TASK ITEM:
Print the listing below again from the line that contains "family: Equidae" onward, keeping every line exact and leaving out the lines before it.

SOURCE INFORMATION:
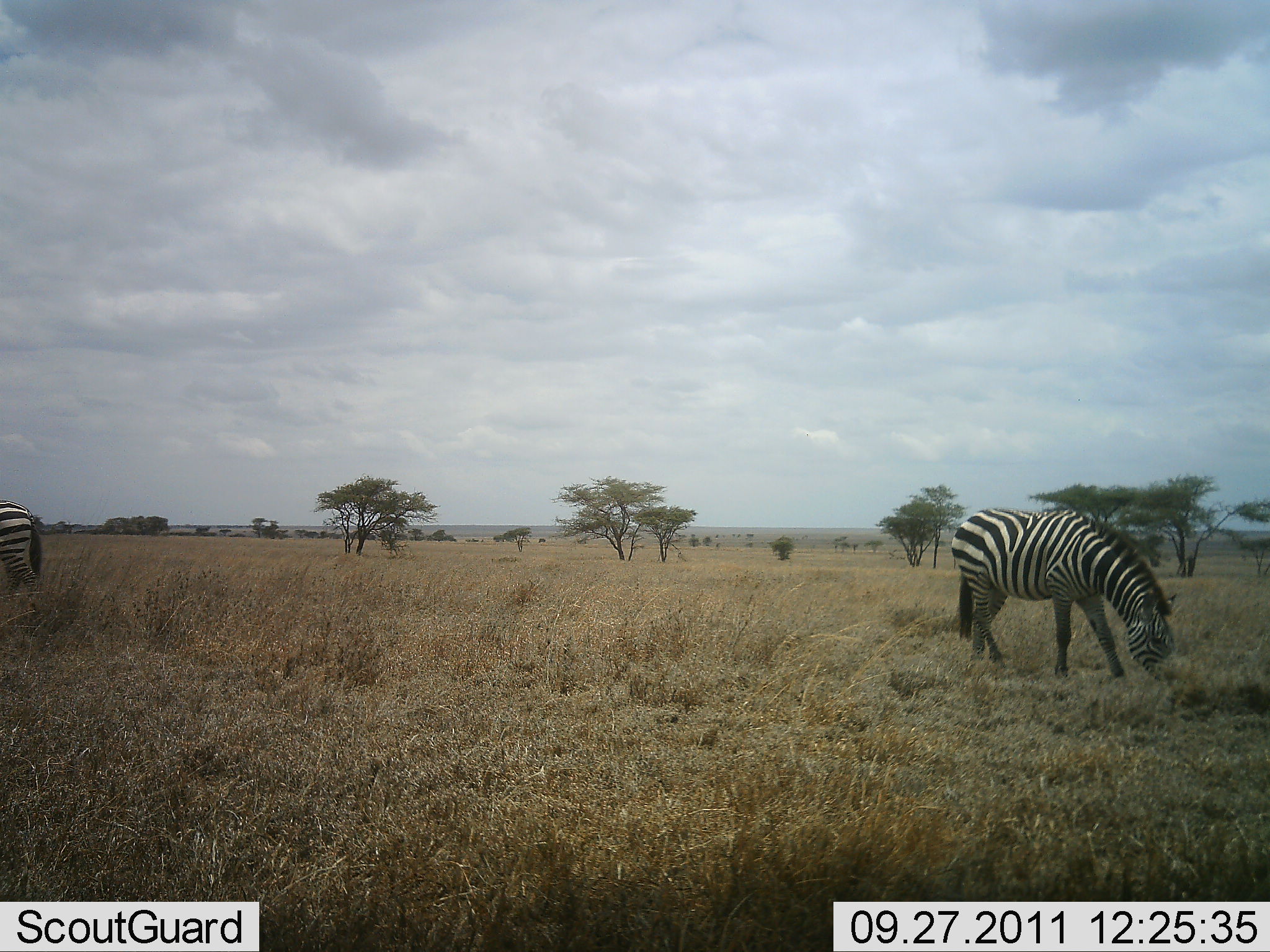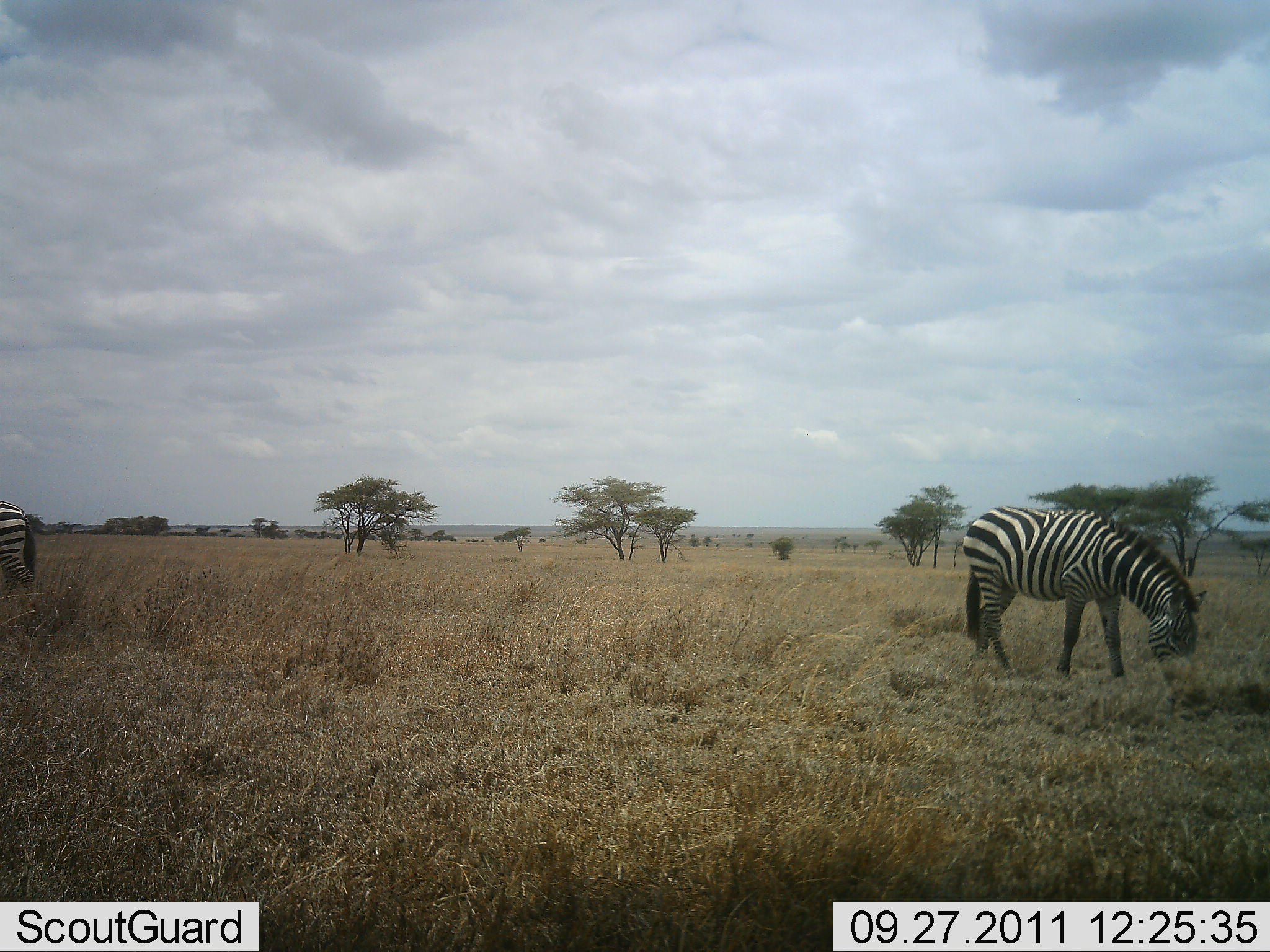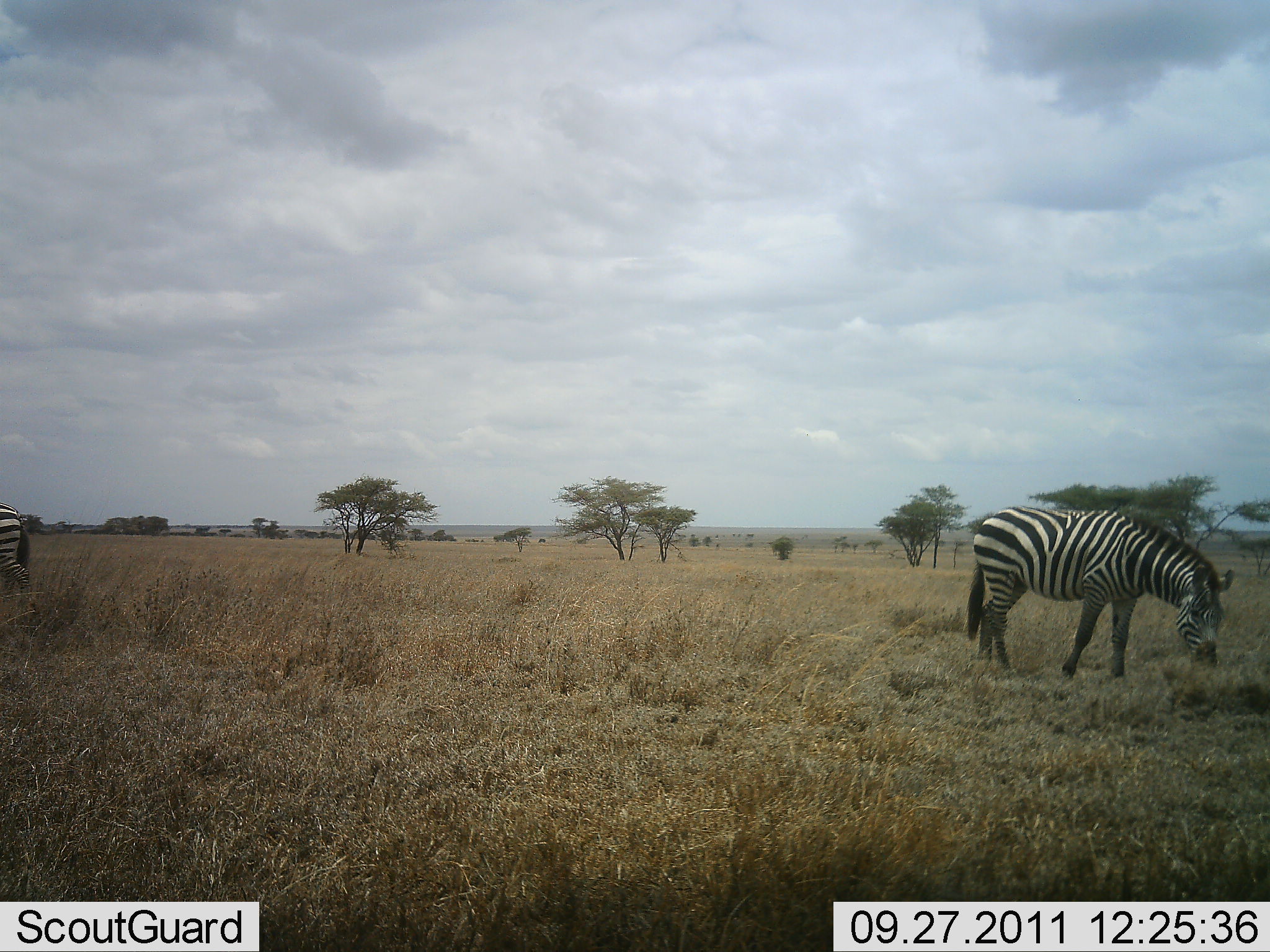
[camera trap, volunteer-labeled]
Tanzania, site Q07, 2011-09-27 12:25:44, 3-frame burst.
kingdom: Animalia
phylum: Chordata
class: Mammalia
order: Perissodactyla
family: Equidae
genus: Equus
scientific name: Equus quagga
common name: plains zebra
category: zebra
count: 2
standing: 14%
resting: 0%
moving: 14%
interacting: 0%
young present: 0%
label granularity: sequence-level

OUTPUT BELOW:
family: Equidae
genus: Equus
scientific name: Equus quagga
common name: plains zebra
category: zebra
count: 2
standing: 14%
resting: 0%
moving: 14%
interacting: 0%
young present: 0%
label granularity: sequence-level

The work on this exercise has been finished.